Looking at DraftKings, the juice is prohibitively heavy on Pickett under 1.5 passing TDs (-275) but somewhat tempting on Pickett over 1.5 interceptions (+170). That’s a line that is almost always set at 0.5 for other QBs in other matchups, but given that the Eagles are second in the league with 9 picks and lead the NFL in turnover differential at +12, it makes sense.

I also like Eagles RB Miles Sanders over 9.5 receiving yards (-110), Steelers kicker Chris Boswell over 1.5 field goals (+110), and Hurts over 281.5 passing + rushing yards (-115).

My final score prediction: Eagles 24, Steelers 16 — a nice backdoor cover for your boys. Hit me with yours, as well as any player props you like. Let’s wrap this up so I can go get a head start on staking out my spot for the Phillies’ championship parade.

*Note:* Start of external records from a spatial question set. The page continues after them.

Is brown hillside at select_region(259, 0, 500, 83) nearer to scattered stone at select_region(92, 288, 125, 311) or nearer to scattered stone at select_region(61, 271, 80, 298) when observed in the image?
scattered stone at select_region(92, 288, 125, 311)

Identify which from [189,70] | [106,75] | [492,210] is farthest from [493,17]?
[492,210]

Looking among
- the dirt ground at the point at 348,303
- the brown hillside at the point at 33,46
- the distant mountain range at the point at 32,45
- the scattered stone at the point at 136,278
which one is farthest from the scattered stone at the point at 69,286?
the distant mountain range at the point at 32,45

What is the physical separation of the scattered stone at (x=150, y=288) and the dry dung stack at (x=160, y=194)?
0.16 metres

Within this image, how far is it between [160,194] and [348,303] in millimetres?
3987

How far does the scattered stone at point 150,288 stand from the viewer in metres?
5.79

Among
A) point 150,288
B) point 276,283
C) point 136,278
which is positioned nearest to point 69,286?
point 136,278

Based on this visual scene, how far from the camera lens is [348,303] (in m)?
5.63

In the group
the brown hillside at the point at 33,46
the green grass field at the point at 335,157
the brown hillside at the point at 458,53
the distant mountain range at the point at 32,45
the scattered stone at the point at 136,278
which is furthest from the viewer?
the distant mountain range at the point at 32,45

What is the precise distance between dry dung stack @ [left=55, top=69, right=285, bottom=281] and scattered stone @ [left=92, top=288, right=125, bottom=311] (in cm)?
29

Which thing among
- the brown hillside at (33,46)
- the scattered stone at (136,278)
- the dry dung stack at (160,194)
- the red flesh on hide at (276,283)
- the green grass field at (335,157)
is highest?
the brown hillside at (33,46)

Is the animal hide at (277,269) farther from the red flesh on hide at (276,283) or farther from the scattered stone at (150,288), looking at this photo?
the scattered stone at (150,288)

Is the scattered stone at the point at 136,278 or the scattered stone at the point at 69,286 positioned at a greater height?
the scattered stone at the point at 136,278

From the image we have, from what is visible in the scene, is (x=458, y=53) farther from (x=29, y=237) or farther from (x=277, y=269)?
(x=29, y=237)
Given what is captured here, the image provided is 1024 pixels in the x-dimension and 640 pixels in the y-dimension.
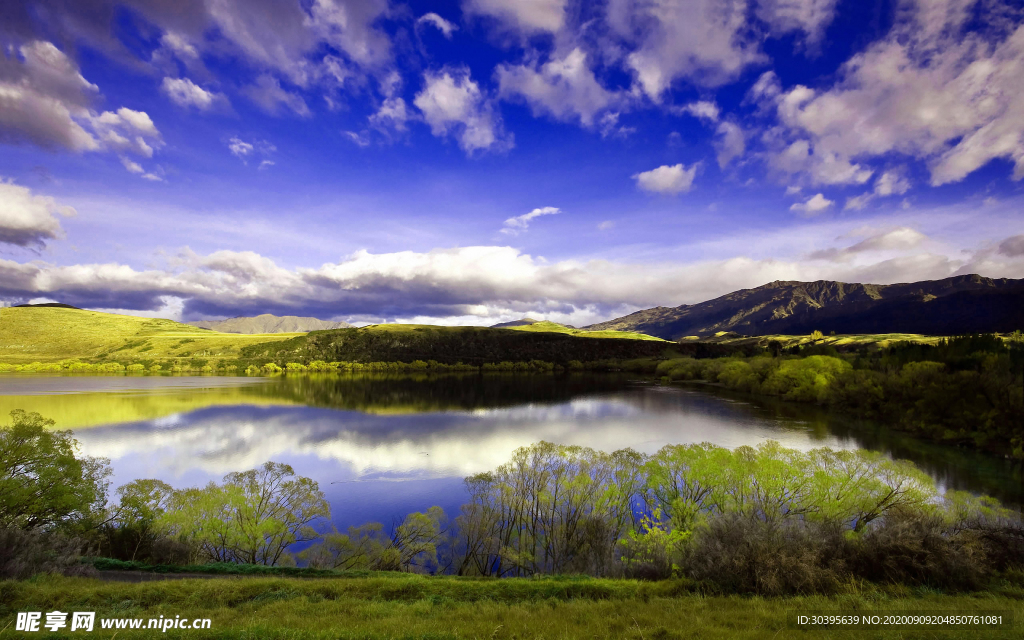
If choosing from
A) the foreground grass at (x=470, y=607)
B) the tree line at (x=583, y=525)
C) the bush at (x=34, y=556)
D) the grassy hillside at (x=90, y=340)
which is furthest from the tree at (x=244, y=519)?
the grassy hillside at (x=90, y=340)

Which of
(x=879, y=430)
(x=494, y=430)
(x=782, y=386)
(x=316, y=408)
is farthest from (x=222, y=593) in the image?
(x=782, y=386)

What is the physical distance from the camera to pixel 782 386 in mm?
64438

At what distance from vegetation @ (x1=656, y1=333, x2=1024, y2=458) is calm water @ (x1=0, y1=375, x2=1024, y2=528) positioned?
239 cm

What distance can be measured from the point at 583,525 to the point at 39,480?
A: 66.5 feet

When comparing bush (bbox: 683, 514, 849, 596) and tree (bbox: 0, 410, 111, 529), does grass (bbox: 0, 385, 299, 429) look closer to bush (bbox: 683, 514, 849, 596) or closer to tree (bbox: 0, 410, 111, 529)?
tree (bbox: 0, 410, 111, 529)

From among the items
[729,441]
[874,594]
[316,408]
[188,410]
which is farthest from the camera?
[316,408]

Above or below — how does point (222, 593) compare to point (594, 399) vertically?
above

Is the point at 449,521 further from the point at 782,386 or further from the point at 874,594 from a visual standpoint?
the point at 782,386

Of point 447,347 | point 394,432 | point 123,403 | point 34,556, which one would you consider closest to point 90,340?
point 123,403

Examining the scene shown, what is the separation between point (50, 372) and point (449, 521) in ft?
385

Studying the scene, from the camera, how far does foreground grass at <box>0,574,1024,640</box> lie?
7.18m

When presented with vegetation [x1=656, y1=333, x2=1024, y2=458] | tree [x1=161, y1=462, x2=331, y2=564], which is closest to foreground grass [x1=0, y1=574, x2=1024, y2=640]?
tree [x1=161, y1=462, x2=331, y2=564]

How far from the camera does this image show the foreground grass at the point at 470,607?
7184 mm

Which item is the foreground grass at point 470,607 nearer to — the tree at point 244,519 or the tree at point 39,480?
the tree at point 39,480
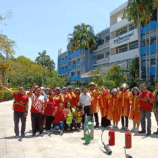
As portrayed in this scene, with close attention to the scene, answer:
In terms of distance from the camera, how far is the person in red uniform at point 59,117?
24.2ft

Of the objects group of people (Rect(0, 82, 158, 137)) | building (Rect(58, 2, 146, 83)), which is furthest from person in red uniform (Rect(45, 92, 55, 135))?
building (Rect(58, 2, 146, 83))

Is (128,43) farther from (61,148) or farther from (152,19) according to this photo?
(61,148)

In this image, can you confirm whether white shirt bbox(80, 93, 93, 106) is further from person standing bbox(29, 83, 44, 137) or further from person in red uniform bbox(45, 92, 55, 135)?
person standing bbox(29, 83, 44, 137)

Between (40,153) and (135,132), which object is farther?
(135,132)

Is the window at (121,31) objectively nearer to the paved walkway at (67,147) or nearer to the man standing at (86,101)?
the man standing at (86,101)

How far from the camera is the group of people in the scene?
270 inches

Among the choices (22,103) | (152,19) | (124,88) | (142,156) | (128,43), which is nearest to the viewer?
(142,156)

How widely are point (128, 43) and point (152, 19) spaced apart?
21.3 feet

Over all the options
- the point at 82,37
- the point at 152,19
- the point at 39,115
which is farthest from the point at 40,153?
the point at 82,37

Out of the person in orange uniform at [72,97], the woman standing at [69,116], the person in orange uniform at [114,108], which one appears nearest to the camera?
the woman standing at [69,116]

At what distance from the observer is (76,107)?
26.5 feet

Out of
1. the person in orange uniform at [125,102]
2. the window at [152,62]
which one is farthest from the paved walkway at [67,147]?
the window at [152,62]

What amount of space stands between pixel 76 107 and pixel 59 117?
0.91m

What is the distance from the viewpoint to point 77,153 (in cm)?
512
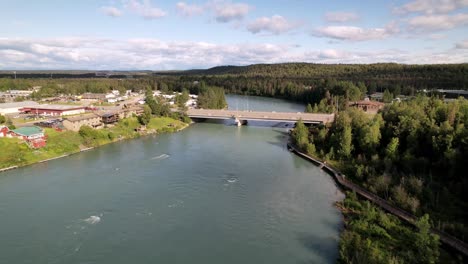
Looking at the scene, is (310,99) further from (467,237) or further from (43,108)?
(467,237)

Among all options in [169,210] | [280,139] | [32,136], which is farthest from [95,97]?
[169,210]

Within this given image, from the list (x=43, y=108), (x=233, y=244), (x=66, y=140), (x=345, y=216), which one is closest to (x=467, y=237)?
(x=345, y=216)

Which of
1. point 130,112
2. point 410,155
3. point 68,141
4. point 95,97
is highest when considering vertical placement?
point 95,97

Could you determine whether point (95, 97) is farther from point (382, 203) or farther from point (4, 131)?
point (382, 203)

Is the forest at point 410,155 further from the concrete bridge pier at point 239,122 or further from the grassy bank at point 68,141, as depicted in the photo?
the grassy bank at point 68,141

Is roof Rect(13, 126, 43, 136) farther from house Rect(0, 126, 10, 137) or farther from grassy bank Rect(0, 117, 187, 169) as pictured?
grassy bank Rect(0, 117, 187, 169)

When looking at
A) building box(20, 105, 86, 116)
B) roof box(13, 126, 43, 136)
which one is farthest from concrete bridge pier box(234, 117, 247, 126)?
roof box(13, 126, 43, 136)

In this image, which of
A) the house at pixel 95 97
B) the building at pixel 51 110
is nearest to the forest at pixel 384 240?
the building at pixel 51 110
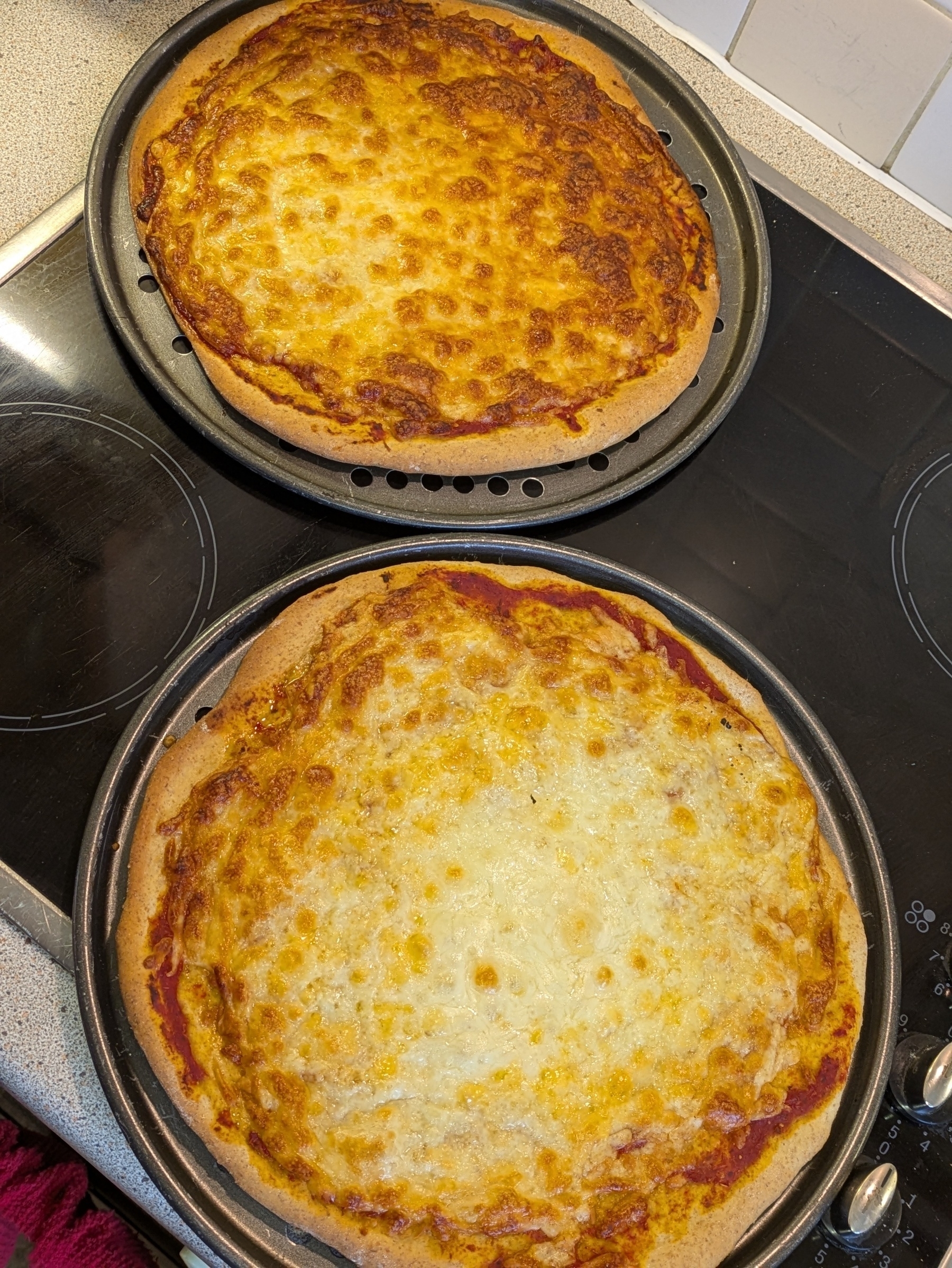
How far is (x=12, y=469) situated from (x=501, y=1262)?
1399 mm

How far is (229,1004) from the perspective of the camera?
1.45 m

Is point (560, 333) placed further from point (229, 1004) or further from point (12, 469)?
point (229, 1004)

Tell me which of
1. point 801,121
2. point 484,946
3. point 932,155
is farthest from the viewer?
point 801,121

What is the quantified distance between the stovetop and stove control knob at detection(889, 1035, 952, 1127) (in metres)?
0.04

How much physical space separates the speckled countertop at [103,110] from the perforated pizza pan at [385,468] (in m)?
0.19

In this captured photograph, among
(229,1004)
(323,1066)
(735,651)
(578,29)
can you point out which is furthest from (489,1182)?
(578,29)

Rotstein: Save a spot on Broad Street for me and my $10 ticket from a month ago on the Phillies to win it all at 30/1. As you can see, I have no bias against Philadelphia teams when it comes to betting on them, while you may be rooting with both your heart and wallet for Pickett to throw a lot of interceptions and the Steelers’ drives to stall so Boswell can kick field goals. So be it — hard for me to argue.

Going back to your original point about the difference between how the Eagles perform in the first versus second half, I note that FanDuel has a line of -120 on the Eagles over/under 13.5 points in the first half. Your guys have exceeded that amount in every first half this season, and some of those defenses were better than that of the Watt-less Steelers, so I will be betting that over.

FanDuel also has a price of -115 for a Jalen Hurts anytime TD, which is a lot better than its competitors (Unibet is among those at -148, for example). He’s played six games and scored six TDs so far. Give me a second to do the math here, and … well, looks like a 100% chance then that he crosses the goal line. I’ll be betting on that, as it will also help my MVP bet when he does.

And as I write this to close things out Friday morning, FanDuel’s line sits at Eagles favored by 10.5 with an over/under of 43.5. Your 24-16 final score — while optimistic for Steelers bettors — isn’t far from that, and I hope you took advantage of DraftKings’ line of 75/1 for your score to be on the nose.

My own guess? Eagles 34, Steelers 13. I won’t be happy to be right, but it’ll at least give you two Chris Boswell field goals. Hooray!